Фредди. Дада, теперь подожди, ты хотела убедиться, и сейчас ты убедишься. Значит, папа, я тебе сейчас говорю, что я, значит, трахаюсь с мужчинами. Каждый, значит, день. И ты бы сейчас, если бы был нормальным, я имею в виду, если бы ты был таким каким был, то ты бы встал и меня, значит, убил. Вот прямо здесь, у меня на террасе. Задушил бы меня голыми руками, как ты мне однажды и пригрозил. Но так как ты сейчас совсем не понимаешь, что я говорю, потому что твой мозг больше вообще не работает, я имею в виду, что легкие у тебя работают, сердце у тебя работает, мочевой пузырь у тебя работает, но мозг, черт побери! не работает, а раз не работает, ты мне сейчас ничего и не сделаешь. Я имею в виду, ты меня не убьешь, черт побери!

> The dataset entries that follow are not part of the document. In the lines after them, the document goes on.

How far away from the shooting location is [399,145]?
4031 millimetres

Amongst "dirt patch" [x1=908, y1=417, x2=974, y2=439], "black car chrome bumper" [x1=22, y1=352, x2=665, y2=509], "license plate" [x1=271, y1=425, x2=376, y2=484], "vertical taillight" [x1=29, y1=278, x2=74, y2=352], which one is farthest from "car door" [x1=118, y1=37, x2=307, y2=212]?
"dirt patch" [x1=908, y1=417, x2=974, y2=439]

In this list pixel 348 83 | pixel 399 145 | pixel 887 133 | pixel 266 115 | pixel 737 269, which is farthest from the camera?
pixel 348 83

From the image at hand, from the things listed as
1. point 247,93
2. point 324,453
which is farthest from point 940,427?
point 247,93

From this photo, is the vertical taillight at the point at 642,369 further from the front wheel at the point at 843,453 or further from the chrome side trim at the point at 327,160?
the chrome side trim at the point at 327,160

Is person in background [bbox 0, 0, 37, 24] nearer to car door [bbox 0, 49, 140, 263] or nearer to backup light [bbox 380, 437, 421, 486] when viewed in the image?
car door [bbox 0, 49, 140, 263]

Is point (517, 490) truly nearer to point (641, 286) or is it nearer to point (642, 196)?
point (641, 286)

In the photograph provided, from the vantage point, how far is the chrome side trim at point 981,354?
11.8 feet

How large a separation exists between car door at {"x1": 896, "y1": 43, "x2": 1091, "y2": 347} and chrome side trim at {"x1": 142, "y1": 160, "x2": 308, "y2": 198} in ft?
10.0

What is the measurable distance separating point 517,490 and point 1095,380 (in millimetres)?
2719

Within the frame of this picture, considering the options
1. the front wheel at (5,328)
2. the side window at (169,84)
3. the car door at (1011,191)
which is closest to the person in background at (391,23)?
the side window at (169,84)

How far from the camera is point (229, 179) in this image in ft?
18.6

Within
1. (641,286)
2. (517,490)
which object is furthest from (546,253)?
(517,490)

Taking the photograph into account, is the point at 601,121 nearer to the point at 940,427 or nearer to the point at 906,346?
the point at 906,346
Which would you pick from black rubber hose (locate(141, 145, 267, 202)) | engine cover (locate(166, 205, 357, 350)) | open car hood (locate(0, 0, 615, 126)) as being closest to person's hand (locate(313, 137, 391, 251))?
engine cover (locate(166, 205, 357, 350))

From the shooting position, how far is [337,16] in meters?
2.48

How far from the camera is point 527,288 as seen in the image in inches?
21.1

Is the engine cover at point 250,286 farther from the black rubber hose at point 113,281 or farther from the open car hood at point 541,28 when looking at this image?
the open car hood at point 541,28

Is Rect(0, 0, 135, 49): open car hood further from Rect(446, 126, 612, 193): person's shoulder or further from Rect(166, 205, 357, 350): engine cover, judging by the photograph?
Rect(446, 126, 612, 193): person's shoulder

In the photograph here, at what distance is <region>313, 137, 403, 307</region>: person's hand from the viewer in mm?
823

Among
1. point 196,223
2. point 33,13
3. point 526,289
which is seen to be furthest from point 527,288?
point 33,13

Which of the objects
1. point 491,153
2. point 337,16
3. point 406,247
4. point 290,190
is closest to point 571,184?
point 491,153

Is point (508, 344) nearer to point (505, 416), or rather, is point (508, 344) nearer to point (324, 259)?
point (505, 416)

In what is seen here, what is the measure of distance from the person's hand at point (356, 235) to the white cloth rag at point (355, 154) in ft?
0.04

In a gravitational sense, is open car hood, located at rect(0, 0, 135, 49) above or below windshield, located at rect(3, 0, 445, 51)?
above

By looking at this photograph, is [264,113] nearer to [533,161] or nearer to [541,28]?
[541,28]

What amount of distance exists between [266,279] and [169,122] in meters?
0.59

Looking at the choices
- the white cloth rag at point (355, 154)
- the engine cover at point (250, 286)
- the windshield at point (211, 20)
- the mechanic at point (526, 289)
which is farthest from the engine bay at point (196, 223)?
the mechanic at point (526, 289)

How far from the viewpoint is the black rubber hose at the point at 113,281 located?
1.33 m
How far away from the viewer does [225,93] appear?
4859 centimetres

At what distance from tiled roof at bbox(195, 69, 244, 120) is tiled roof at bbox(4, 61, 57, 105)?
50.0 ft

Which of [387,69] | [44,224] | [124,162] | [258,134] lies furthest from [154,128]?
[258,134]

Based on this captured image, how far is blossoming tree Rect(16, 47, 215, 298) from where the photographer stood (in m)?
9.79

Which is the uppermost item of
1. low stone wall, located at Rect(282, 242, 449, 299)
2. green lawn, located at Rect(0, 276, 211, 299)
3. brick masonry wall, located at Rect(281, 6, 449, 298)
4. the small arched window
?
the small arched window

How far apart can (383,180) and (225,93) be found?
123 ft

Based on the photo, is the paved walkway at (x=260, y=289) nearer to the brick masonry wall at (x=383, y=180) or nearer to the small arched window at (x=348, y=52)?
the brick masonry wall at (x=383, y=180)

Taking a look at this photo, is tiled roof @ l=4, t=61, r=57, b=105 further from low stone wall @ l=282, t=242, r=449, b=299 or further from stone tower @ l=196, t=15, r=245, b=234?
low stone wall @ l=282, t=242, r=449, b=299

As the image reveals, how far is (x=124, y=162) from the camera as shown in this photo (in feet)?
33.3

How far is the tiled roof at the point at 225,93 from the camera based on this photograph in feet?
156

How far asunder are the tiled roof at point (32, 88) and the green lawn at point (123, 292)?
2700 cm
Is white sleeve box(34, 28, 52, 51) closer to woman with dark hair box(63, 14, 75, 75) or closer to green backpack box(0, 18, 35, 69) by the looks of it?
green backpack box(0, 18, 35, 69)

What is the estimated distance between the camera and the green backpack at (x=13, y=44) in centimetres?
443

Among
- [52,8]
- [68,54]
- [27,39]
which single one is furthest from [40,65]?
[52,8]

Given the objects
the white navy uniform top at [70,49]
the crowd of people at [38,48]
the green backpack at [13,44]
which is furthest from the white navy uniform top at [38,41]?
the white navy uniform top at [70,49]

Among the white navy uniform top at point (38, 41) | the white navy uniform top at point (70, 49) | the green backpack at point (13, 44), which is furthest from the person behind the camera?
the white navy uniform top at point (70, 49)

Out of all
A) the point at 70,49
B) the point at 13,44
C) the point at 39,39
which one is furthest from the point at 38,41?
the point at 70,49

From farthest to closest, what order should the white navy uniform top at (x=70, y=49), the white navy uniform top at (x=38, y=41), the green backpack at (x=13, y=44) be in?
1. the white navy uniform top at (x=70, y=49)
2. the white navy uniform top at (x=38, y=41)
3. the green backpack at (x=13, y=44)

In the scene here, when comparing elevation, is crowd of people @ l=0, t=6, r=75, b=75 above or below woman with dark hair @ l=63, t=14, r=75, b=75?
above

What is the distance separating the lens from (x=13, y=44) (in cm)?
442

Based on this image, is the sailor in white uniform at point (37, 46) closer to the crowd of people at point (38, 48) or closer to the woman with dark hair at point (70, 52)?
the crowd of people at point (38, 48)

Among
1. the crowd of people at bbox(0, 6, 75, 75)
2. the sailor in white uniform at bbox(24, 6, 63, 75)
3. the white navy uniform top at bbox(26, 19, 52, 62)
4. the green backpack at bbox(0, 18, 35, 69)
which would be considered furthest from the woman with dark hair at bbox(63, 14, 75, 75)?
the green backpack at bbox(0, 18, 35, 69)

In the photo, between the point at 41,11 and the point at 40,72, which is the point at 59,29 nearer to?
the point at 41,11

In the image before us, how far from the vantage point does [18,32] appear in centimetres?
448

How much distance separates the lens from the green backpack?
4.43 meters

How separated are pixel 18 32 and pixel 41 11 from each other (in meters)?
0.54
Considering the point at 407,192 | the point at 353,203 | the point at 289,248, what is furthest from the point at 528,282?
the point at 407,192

Даже когда Фредди произносит сильные слова, ругательства, оскорбления, он их как-то смягчает. Так что, когда он говорит «черт побери», это выглядит как «значит», а «значит» у него звучит как «извини». Попробуйте заменить. Наконец Фредди замолкает, молчит и Дада, и их отец молчит, он вообще не реагирует. Он пристально смотрит в какую-то свою даль, время от времени издавая что-то вроде фырканья, и это все. Он действительно выглядит как отключившийся. Через некоторое время Фредди делает вывод.
Фредди. Видишь.
Дада. Как ты груб.
Фредди. Я просто хотел тебе продемонстрировать. (Независимо от того как Фредди держится, он тоже взволнован. С отвращением бросает взгляд на свою тарелку. Потом перекладывает еду из нее в тарелку отца.) Вот тебе еще немного.

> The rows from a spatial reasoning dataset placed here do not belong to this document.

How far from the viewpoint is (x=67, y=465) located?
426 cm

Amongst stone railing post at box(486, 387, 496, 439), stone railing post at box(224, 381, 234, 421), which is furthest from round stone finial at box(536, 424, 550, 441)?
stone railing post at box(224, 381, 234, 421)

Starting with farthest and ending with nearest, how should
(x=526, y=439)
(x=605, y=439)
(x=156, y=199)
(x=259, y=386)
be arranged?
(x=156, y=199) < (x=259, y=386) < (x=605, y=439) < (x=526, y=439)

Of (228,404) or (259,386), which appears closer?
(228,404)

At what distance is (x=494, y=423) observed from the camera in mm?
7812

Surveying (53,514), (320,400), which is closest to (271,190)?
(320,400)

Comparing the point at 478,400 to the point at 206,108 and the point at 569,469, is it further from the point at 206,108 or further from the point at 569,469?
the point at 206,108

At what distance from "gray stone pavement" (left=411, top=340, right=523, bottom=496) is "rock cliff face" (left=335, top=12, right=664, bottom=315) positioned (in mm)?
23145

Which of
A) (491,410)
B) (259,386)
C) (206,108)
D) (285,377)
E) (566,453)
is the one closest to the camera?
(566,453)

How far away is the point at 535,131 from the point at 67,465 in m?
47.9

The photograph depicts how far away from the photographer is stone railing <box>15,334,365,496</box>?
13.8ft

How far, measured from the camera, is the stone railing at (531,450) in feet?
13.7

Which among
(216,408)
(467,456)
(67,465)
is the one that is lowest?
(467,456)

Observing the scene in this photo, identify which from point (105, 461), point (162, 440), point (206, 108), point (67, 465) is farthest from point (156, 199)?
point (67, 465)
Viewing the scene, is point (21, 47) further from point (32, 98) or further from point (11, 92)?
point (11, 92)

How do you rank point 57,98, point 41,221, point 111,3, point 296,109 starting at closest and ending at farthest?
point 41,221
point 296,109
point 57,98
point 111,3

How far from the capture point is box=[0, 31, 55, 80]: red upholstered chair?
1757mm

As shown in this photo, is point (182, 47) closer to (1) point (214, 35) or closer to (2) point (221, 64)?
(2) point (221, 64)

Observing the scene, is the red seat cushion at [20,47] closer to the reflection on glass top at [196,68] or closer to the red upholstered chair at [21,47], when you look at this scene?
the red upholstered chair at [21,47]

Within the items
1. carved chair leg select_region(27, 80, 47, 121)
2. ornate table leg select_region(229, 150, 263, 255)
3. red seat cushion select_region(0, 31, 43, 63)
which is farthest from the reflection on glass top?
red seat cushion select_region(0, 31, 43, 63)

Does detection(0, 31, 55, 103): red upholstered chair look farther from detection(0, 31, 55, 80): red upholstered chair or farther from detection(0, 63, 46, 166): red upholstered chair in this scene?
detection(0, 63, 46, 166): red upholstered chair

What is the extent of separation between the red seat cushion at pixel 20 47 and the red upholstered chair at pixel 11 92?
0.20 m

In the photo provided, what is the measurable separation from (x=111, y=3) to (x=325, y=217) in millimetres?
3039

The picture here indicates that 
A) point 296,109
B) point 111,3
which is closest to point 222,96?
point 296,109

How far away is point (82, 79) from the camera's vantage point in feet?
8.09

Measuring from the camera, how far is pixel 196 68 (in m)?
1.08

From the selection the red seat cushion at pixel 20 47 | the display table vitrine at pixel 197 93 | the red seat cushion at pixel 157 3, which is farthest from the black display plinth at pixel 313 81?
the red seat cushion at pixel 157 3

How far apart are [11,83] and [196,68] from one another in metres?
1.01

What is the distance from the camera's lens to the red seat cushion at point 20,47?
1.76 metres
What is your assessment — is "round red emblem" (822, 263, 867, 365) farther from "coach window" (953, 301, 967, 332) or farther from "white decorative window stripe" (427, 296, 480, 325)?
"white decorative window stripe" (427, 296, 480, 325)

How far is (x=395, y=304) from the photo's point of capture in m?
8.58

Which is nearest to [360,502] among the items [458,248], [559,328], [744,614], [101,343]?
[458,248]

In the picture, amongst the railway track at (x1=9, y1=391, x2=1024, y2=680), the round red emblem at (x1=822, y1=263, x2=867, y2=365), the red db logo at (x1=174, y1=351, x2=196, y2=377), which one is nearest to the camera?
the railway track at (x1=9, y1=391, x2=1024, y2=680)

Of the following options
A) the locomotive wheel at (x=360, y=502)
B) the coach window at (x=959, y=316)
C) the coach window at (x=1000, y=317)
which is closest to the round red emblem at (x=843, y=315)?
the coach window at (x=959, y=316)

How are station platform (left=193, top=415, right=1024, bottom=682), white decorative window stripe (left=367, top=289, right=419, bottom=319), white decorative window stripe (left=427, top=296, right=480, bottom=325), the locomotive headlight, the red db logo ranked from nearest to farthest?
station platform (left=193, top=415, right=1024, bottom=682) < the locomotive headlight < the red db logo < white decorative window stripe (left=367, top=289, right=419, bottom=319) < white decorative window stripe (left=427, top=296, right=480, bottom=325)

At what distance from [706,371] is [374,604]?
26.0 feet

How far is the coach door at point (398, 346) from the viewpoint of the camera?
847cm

Дада (ей становится жаль отца, и она больше не притворяется). Папа, ну поешь хоть чуть-чуть. За меня. (Йович смотрит куда-то вдаль, в пустоту своего разума.) Папа… Как это так, Фредди? Он что, действительно нас не понимает?
Фредди. Не знаю, почему ты не хочешь мне поверить?

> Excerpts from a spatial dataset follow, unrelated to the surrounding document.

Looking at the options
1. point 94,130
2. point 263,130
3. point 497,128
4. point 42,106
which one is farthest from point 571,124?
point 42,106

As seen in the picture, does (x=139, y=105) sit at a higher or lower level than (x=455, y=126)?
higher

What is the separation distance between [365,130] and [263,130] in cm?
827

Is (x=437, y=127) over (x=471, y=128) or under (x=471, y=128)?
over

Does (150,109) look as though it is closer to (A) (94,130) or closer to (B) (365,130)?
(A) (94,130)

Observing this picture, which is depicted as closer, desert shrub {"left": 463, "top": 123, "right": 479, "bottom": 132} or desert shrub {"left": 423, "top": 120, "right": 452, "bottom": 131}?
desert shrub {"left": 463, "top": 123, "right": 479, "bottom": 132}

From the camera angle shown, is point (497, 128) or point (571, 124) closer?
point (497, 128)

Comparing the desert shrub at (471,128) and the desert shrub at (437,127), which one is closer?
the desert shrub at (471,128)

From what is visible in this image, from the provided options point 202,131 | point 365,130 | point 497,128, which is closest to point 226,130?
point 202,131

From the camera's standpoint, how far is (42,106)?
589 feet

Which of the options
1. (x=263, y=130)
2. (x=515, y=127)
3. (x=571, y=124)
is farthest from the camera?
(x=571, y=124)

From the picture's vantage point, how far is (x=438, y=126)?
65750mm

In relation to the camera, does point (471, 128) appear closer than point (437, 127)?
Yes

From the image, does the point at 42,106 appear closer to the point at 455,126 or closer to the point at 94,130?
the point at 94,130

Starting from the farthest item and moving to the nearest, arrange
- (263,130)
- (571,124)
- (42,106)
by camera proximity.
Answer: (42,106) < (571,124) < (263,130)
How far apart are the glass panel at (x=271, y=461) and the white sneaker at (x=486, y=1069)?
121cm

Дада. Но за ним же тогда кто-то должен смотреть!
Фредди. Так и смотрят, врач и две сестры. В доме престарелых, там, Дада, где твой отец и живет уже два года, если ты забыла.
Дада. Я? Забыла? А кто, по-твоему, за это платит?
Фредди. Ну, за май и июнь не платил никто, потому что ты забыла.
Дада. Не забыла, а не могла. Мы сейчас в особом положении. Я жду ребенка, а ты хоть представляешь себе, как это дорого?
Фредди. Ну, честно говоря, не представляю. Дать тебе в долг на аборт? (Скалится.)
Дада. Знаешь что, это вообще не смешно. Даже противно.
Не смешно, в сущности, и Фредди.
Фредди. А сказать тебе, что в самом деле противно? Сказать? Противно это когда вот этот, сидящий здесь мой и твой отец обосрется, и я должен его мыть и переодевать, я, а не ты, Дада! Вот что противно! И он пользуется любым случаем, чтобы сбежать из этого своего вонючего дома престарелых, где даже нет дежурного у входа, где всем на все наплевать, и весь засранный он тащится ко мне. И звонит в мою дверь, а не в твою, Дада!
Дада (не знает, что сказать. Потом спохватывается). Все-таки. Видишь, что-то он понимает. По крайней мере, может сам придти. А это ты чем объяснишь?!
Фредди. Это я объясню тем, что он не знает твоего адреса.
Дада. Ты же знаешь, Милан не разрешает, чтобы папа к нам приходил.
Фредди (кривится от смеха. Сейчас вполне искренне). Милан не разрешает?! Милан что-то не разрешает?! Я тебя умоляю…
Дада. Я серьезно тебе говорю. Ты не представляешь, каким он может быть несговорчивым!
Фредди (резко серьезнеет). Ладно, Дада, не говори глупости.
Дада (жеманится). Кроме того, я беременна.
Фредди. И что из того, что ты беременна? Что из этого?! Ты же не инвалид, ты не ранена на фронте!
Дада. Ты сегодня такой противный…
А Фредди гораздо больше, чем противный. Во-первых, он на грани истерики, а во-вторых, он прав.
Фредди. Если я скажу, что папа приходит ко мне, а не к тебе, ты ответишь: «Да, но я беременна!». Если я скажу, что каждый раз, стоит мне открыть дверь моей, а не твоей квартиры, я вижу, что он стоит на лестнице и ждет, что я открою эту сраную дверь, ты ответишь: «Ох, это действительно неприятно, но я беременна!». Если я скажу, что вообще не могу жить своей собственной жизнью, жить так, как я сам хочу, по-своему, так как я сам выбрал, несмотря на то, что вот он годами в лицо презирал меня, ты скажешь: «Да, это страшно, просто страшно, но Я БЕРЕМЕННА!»!!! (Дада молчит.) И что из того, что ты беременна? Что? Это был твой выбор, ты имела на него право, а я просто хочу иметь точно такое же право на свой собственный выбор и на свою собственную жизнь!!!